En parrainant l'élection de Bouteflika, la hiérarchie militaire a voulu remettre la gestion de l'État à un civil en la personne d'un vieux cacique du régime.

En fin connaisseur du système politique algérien et de la nature humaine, le président a commencé à s'affranchir progressivement de la tutelle des militaires, et cela en manipulant les dispositions constitutionnelles pour asseoir un hyper- présidentialisme sans aucun contrepoint. La relance de la démocratisation du régime, en vue de la consolidation des libertés individuelles et collectives, n'a jamais été une priorité présidentielle. L'opulence financière de ces dernières années lui a permis d'asseoir son autorité et élargir son cercle de clients.

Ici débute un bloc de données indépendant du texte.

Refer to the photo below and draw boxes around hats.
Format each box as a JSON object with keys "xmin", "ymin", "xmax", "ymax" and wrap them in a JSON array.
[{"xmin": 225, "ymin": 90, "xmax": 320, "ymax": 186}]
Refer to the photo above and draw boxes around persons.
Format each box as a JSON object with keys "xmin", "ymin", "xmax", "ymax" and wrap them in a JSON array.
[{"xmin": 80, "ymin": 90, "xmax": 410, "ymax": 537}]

D'autre part, le libéralisme sans vision a donné naissance à une oligarchie politico-économique rentière qui commence à peser lourdement sur les institutions étatiques. Ce clientélisme politique a incité à la corruption économique de pans entiers de l'État gangrénant ainsi l'autorité publique et accentuant la State capture des institutions étatiques par la puissance de l'argent souvent mal acquis ou provenant de réseaux criminels et mafieux.

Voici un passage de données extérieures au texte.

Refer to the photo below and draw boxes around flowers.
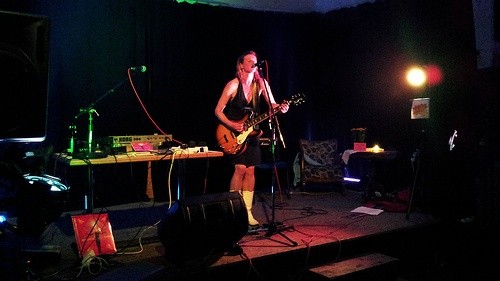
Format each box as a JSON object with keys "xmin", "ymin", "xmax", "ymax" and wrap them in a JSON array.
[{"xmin": 351, "ymin": 128, "xmax": 366, "ymax": 142}]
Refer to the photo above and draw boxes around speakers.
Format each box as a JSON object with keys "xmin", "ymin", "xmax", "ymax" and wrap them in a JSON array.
[
  {"xmin": 156, "ymin": 191, "xmax": 250, "ymax": 267},
  {"xmin": 0, "ymin": 10, "xmax": 50, "ymax": 141}
]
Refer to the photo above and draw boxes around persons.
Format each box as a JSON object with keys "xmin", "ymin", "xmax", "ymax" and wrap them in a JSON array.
[{"xmin": 215, "ymin": 51, "xmax": 290, "ymax": 225}]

Dans ce contexte de fluidité politique et de blocage multisectoriel, l'absence opérationnelle du président ne cesse d'aiguiser l'appétit vorace des différents clans, d'accélérer la déliquescence de l'État et d'amplifier l'incertitude sur la gouvernance du pays et ses perspectives.

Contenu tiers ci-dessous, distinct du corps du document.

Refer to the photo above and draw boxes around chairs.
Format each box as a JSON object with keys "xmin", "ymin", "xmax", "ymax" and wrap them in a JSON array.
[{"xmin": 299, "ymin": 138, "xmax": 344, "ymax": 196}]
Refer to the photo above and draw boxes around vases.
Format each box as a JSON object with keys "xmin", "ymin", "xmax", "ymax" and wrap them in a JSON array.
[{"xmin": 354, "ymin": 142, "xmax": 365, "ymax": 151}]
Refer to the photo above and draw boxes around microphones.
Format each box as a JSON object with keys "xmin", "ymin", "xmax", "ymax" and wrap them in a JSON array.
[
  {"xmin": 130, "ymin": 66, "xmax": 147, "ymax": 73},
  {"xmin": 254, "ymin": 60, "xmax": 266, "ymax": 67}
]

L'État algérien fait face actuellement à deux impératifs complémentaires à savoir d'une part, le désengagement des militaires du champ politique sur le plan formel et informel et de l'autre, l'avènement d'une république démocratique par un processus de dissolution d'un régime épuisé et défaillant qui a atteint ses limites.

Malgré ses multiples professions de foi de neutralité et d'institution républicaine non concernée par la politique, il n'en demeure pas moins que l'influence de l'armée est toujours réelle et pesante. Par conséquent, l'armée algérienne doit entamer sa propre transition vers une institution étatique relevant du gouvernement civil à l'instar de toutes les autres institutions. Cette transition militaire serait un autre jalon important dans la politique de modernisation de l'armée algérienne et aussi un stimulateur et un booster de la transition du système politique algérien vers la démocratie. En effet, le désengagement effectif et sincère des militaires est une condition sine qua non, car «de toute évidence, il ne peut y avoir de transition vers, et encore moins de consolidation de la démocratie (?) sans que l'armée et les appareils sécuritaires ne soient placés sous une forme de contrôle démocratique (4)».

*Enarque -Politologue, Ottawa, Canada

Références:

1: O'Donnell, Guillermo; Schmitter, Philippe C; Whitehead, Laurence (s/d): «Transitions from authoritarian rule: Prospects for democracy» Baltimore, Johns Hopkins University Press, 1986.

2: O'Donnell Guillermo and Philippe Schmitter «Tentative Conclusions about Uncertain Democracies» In O'Donnell et al., eds., Transitions from Authoritarian Rule, Part 4, pp. 1-78, 1986:

3: la majorité des auteurs s'accordent sur le caractère intrinsèque de la démocratie: l'incertitude comme Hirschman, D. Collier, Przeworski, etc.

4: Luckham R., «Dilemmas of Military Disengagement and Democratization in Africa», IDS Bulletin, 26 (2), Avr 1995, p. 56. «Clearly there can be no transition to, still less consolidation of, democracy (?), unless military and security establishments are brought under some kind of democratic control».